The former head of a Tucson truck-driving school is facing 16 felony counts, accused of embezzling nearly $1 million from students and his ex-employer.

Robert Alan Knapp, fired in 2015 as director of HDS Truck Driving Institute, was indicted by a grand jury last month on 10 counts of bank fraud, five counts of aggravated identity theft and one count of federal student-aid fraud.

Knapp, 69, who ran the school for more than 10 years, pleaded not guilty at his Sept. 1 arraignment in U.S. District Court in Tucson.

He was assigned a court-appointed attorney after he said he couldn’t afford a defense lawyer.

Witnesses interviewed by police said Knapp was a frequent gambler at area casinos.

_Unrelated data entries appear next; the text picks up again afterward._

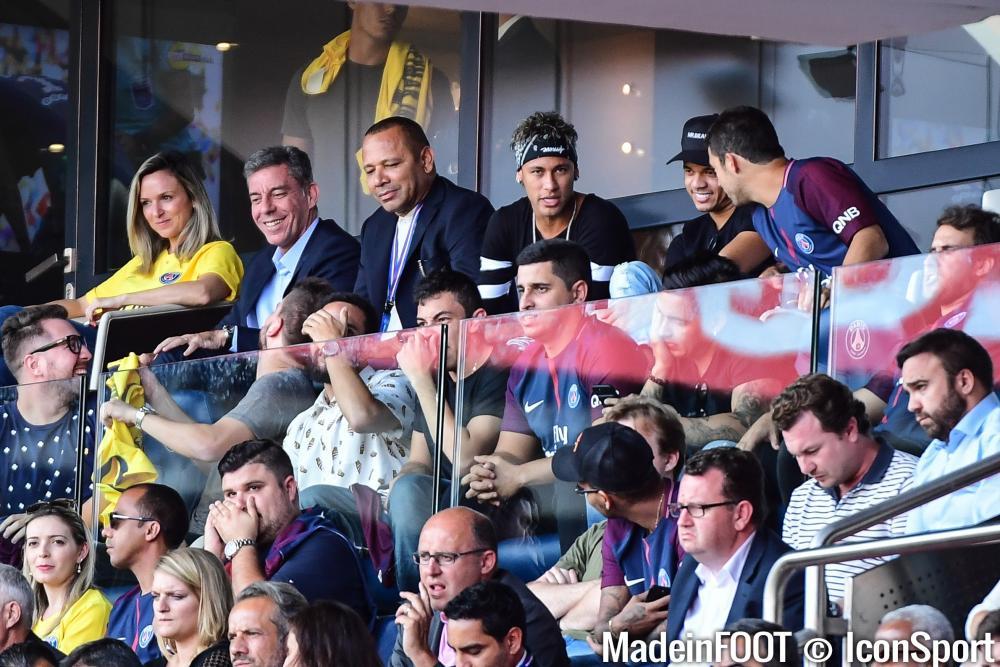 Neymar voulait venir à Paris, son père avait des doutes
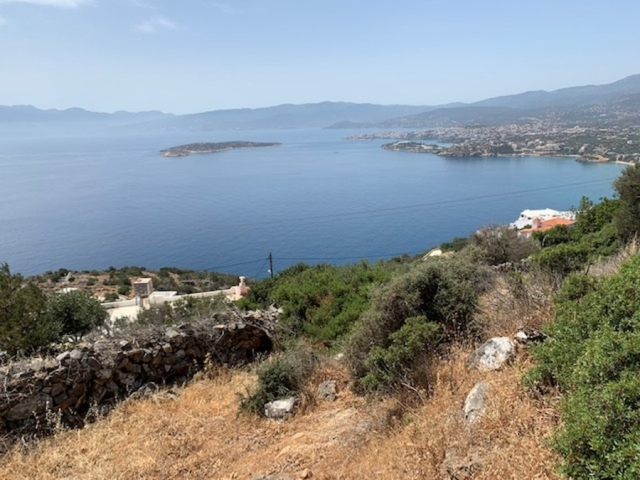 Land plot of 3.432,97m2 with sea views for sale close to Aghios Nikolaos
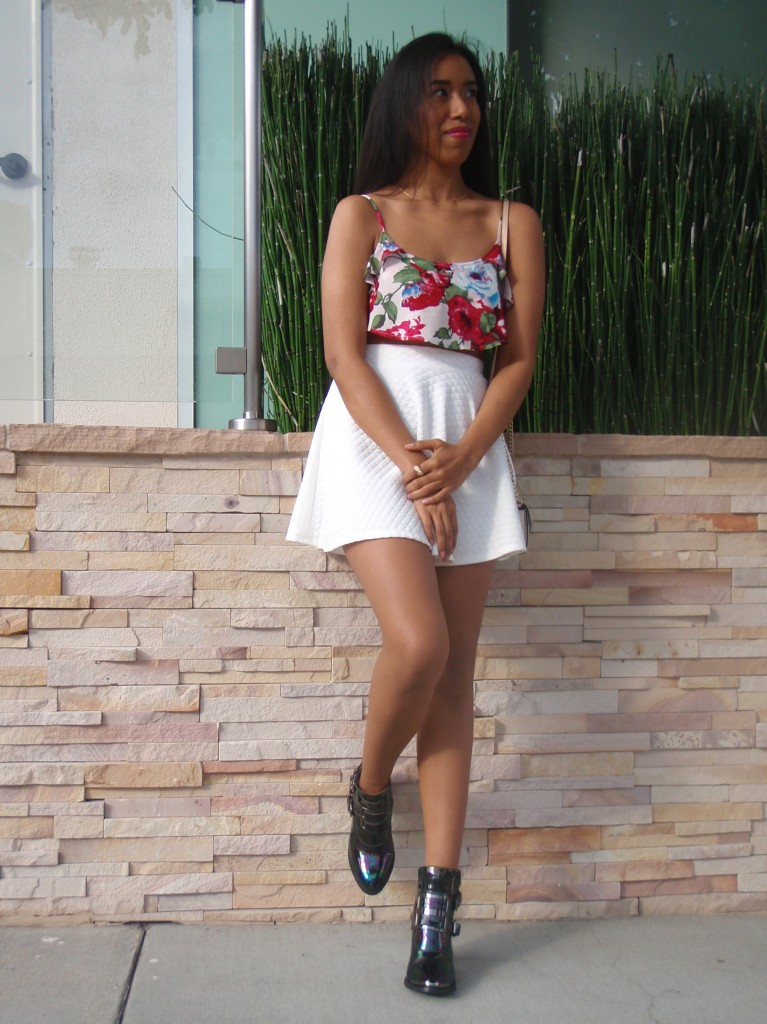 Forever 21 floral micro crop top outfit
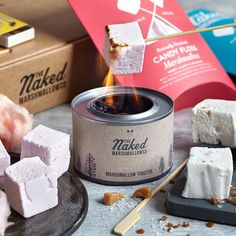 Are you interested in our marshmallow toasting kit? With our gourmet marshmallow toasting kit set you need look no further. Salted Caramel Chocolate, Chocolate Caramels, Chocolate Lovers, Hot Chocolate, Gourmet Marshmallow, Charles Perrault, Bamboo Skewers, Candy Floss, Christmas Gift Guide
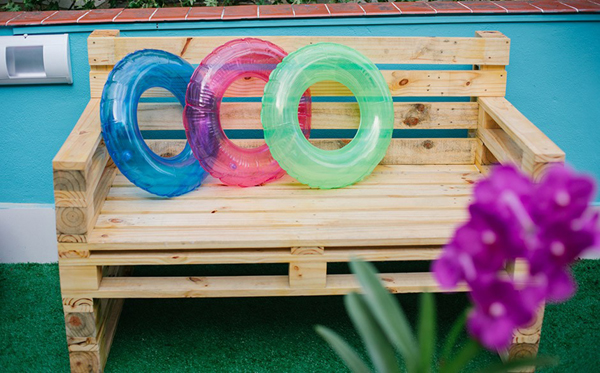 sofa de pallet no jardim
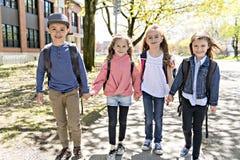 En grupp av studenter utanför på skolan som tillsammans står arkivfoton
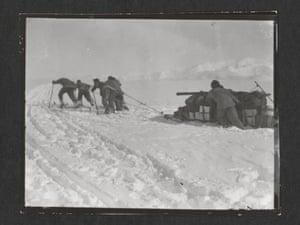 Foundering in soft snow. (left to right) Cherry-Garrard, Bowers, Keohane, Crean, Wilson, Beardmore Glacier, 13 December 1911.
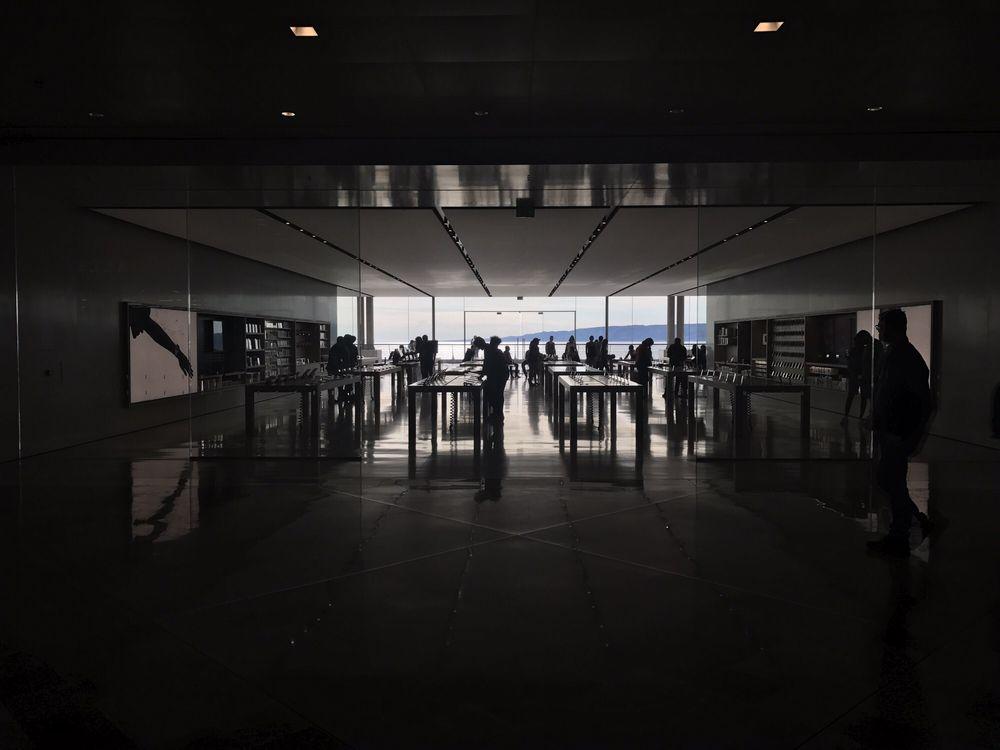 Apple store 10 billeder computere 9 quai du lazaret - Apple store marseille terrasse du port ...
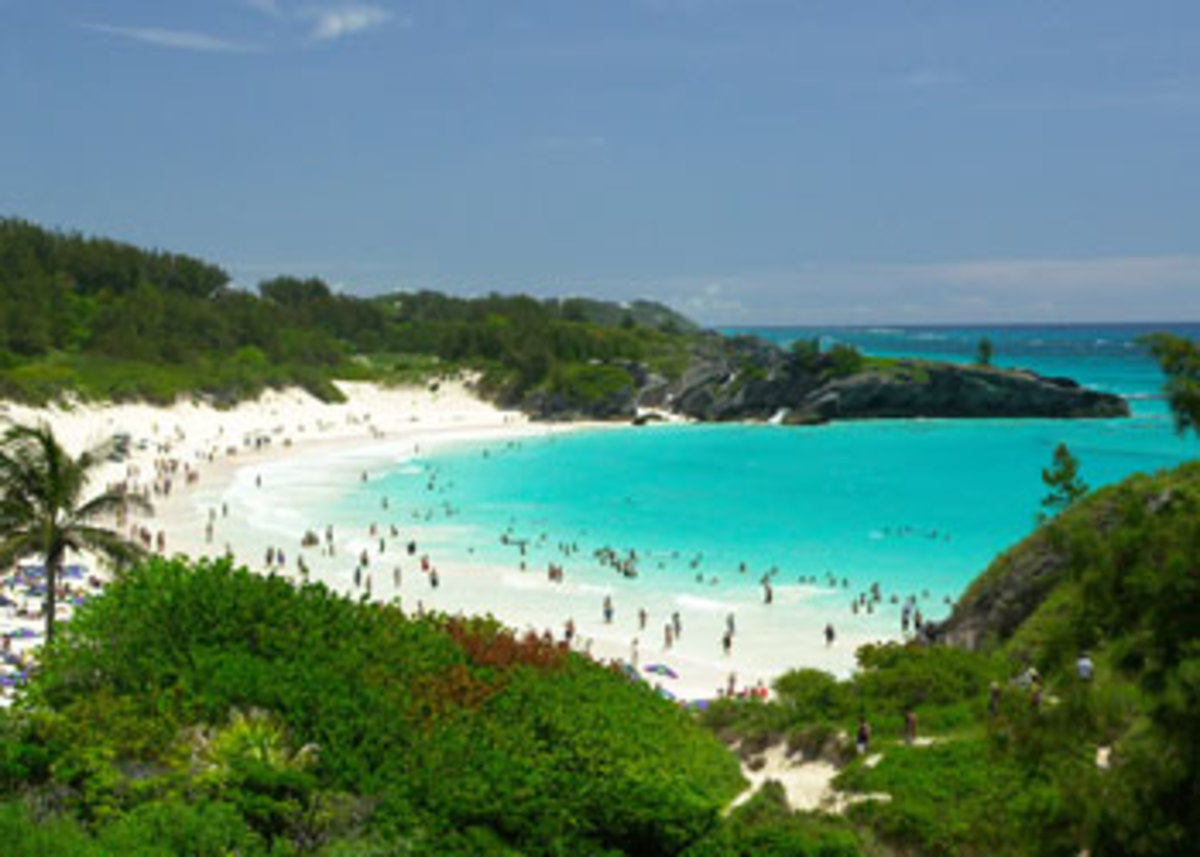 Horseshoe Bay Beach, just one of the beautiful beaches in Bermuda, a popular cruise destination for NY cruises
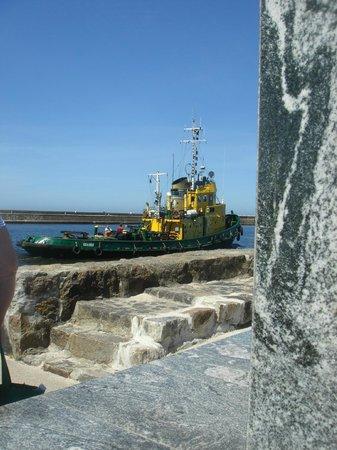 Rejs: Schlepper verlässt den Hafen von Ustka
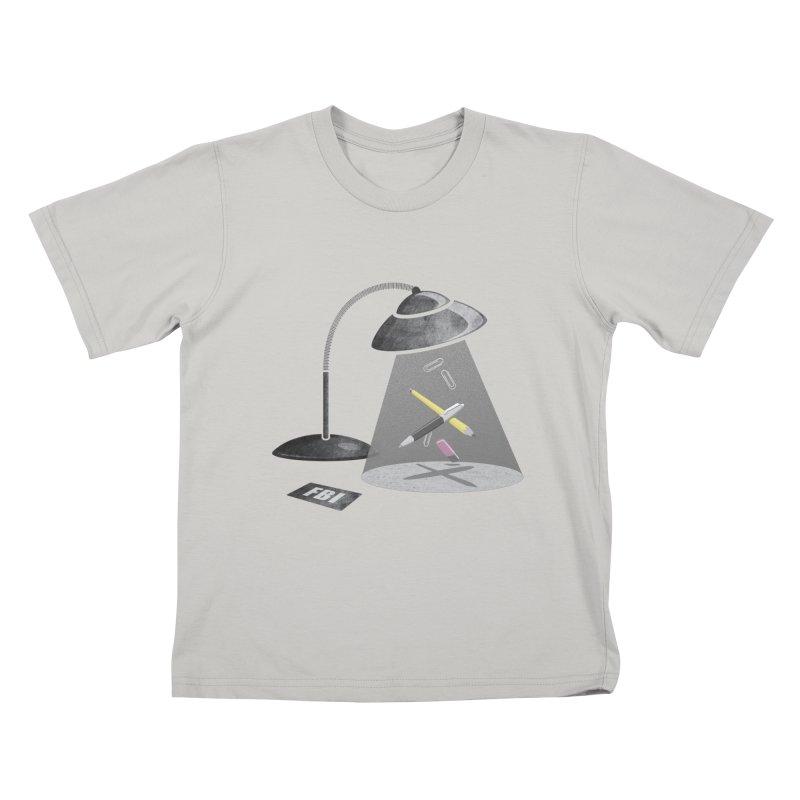 Desktop Abduction Kids T-shirt by Rocket Artist Shop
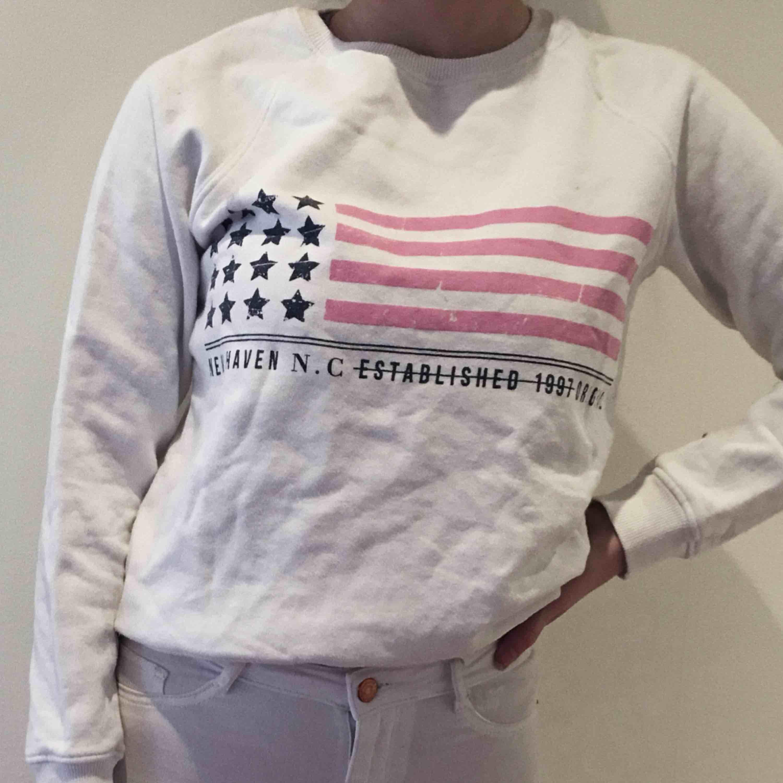 Mysig tröja från Gina tricot med tryck på framsidan. Oanvänd.. Tröjor & Koftor.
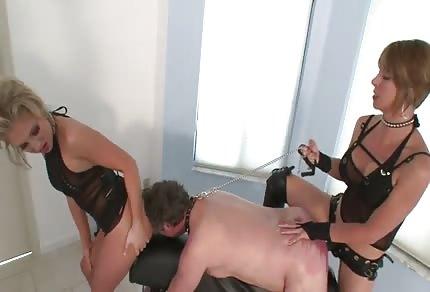 Hrátky se sexy paničkou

One said Knapp “confessed to him that he was having gambling problems,” court records show.

Knapp, who made $74,000 a year as the school’s director, is accused of intercepting checks and depositing them into a business bank account he opened behind the school owner’s back.

He oversaw both the Tucson school, at 6251 S. Wilmot Road, and a sister school in Phoenix.

Police became involved in late 2014, when a student from the Tucson school filed a fraud complaint with the Pima County Sheriff’s Department, saying he hadn’t received a federal student-loan check.

A sheriff’s investigator traced the check’s proceeds to the bank account Knapp set up, court records said.

The case, which is now under the purview of federal authorities, revealed a weakness in the trucking school’s fraud-prevention measures, records show.

Knapp had wide-ranging financial authority that included approving student refund checks and disbursing incoming checks to intended recipients. Auditors typically warn against having one person in charge of multiple financial functions because it raises the risk for white-collar fraud.

In a related civil lawsuit, the school’s owner is blaming accountants who audited the books for failing to sound an alarm about the situation.

The suit also names Wells Fargo bank as a defendant for allegedly allowing Knapp to deposit hundreds of checks that weren’t made out to him. The auditors and the bank deny wrongdoing.

The federal indictment said Knapp diverted more than $900,000 over a seven-year period. The civil case said total losses were $983,240.

The criminal case is scheduled for a jury trial on Oct. 11. The civil suit is slated for a jury trial next June.